Solution: keep them local, symlink them back in:
# Move venvs to local storage
mv ~/Claude/chatterbox-env ~/Claude-chatterbox-env
# Symlink back so all paths still work
ln -s ~/Claude-chatterbox-env ~/Claude/chatterbox-env
The AI model weights live locally. The credentials, context, and scripts live on the NAS. Both are accessible at the same paths.
The Security Benefits
Threat model: An attacker gains code execution on the Mac mini (via the Telegram bot, a vulnerability in a dependency, or anything else the machine is exposed to).
Before this change: They immediately have all your API keys, credentials, voice clones, and project context.
After this change: They have... a Python virtual environment and some model weights. The NAS is unreachable from the internet — no open ports, no exposed services on the WAN side.
Additional benefits:
- RAID redundancy — NAS data survives a drive failure
- Snapshots — Synology can snapshot the workspace daily, rolling back any accidental deletion
- Multi-device — any machine on your home network can mount the same workspace and pick up where you left off
- Disposable compute — the Mac mini can be wiped and reinstalled at any time without losing data
Bonus: NFS vs SMB
I tried SMB first. It works but had two issues:
- Special characters in passwords need URL encoding in the mount command
- Slightly higher overhead for frequent small file access (scripts, config reads)
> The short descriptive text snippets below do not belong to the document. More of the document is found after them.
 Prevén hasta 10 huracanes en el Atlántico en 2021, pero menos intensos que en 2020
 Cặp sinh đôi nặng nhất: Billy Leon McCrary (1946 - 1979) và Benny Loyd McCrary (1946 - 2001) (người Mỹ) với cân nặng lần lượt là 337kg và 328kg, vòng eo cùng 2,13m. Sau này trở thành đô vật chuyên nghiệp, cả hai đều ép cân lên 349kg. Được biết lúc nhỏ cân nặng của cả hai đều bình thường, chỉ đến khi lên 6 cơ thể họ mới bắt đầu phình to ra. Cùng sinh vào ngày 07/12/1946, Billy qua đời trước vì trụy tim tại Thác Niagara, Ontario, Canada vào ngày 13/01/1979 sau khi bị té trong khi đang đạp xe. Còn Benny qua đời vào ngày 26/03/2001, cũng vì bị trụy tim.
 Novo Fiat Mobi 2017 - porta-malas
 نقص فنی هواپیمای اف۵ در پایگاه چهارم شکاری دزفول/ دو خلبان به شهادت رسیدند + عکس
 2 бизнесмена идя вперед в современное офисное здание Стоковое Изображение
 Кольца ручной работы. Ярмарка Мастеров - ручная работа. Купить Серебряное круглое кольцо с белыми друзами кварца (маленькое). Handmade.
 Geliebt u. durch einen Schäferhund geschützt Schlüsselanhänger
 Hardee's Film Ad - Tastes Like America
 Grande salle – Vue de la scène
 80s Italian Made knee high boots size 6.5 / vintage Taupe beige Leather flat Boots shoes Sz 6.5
NFS is cleaner for this use case — it's designed for Unix filesystem access over a network, authentication is handled at the network level (IP-based), and macOS has native NFS support.
What This Doesn't Protect Against
- An attacker who can already reach your LAN (compromised router, someone on your WiFi)
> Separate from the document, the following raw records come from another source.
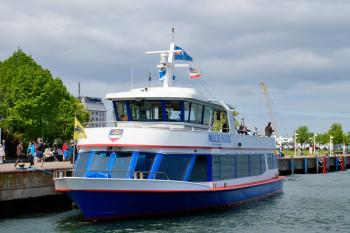 Mittwochs ist Museumstag. Mit den Fahrgastschiffen der Blauen Flotte kann man sich ab sofort an jedem Mittwoch von Warnemünde oder Rostock aus zum Traditionsschiff schippern lassen.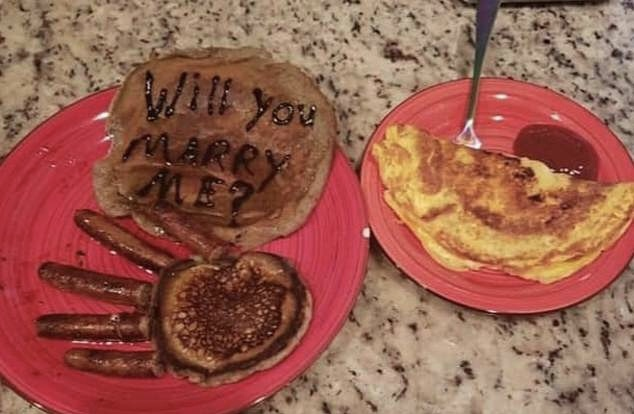 Man proposes to girlfriend with breakfast, puts the ring on the sausage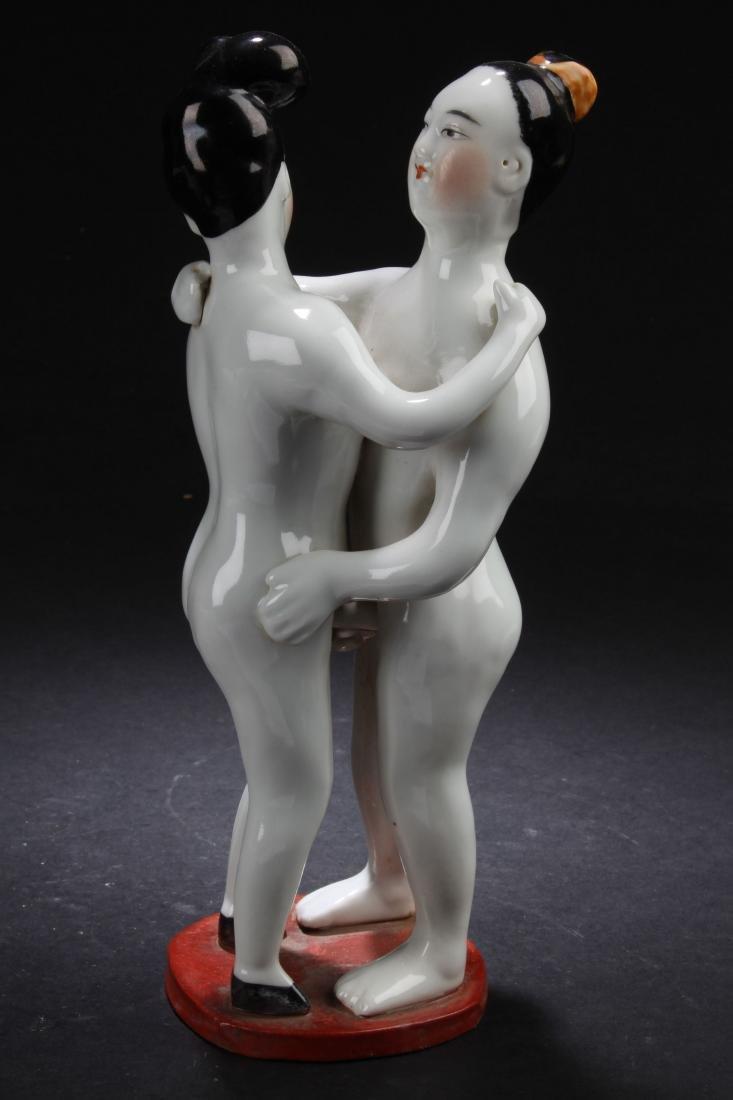 An Estate Love-sceen Porcelain Statue Display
- Credentials stored in environment variables on the Mac mini itself
For the first: normal home network hygiene (WPA3, guest network for IoT, VLANs if your router supports it).
For the second: if your AI tools need credentials at runtime, they'll need to either fetch them from the NAS at startup or use a secrets manager. My setup reads credentials from ~/Claude/context/credentials.md at the start of each session — that file now lives on the NAS.
The 20-Minute Version
- Enable NFS on your NAS (DSM checkbox)
- Add NFS export via SSH (one command)
-
rsyncortaryour data folder to the NAS - Mount NFS on the Mac, create a LaunchDaemon for auto-mount
- Symlink your data folder to the NAS mount
That's it. Your AI assistant now runs on an internet-facing machine with nothing sensitive on it.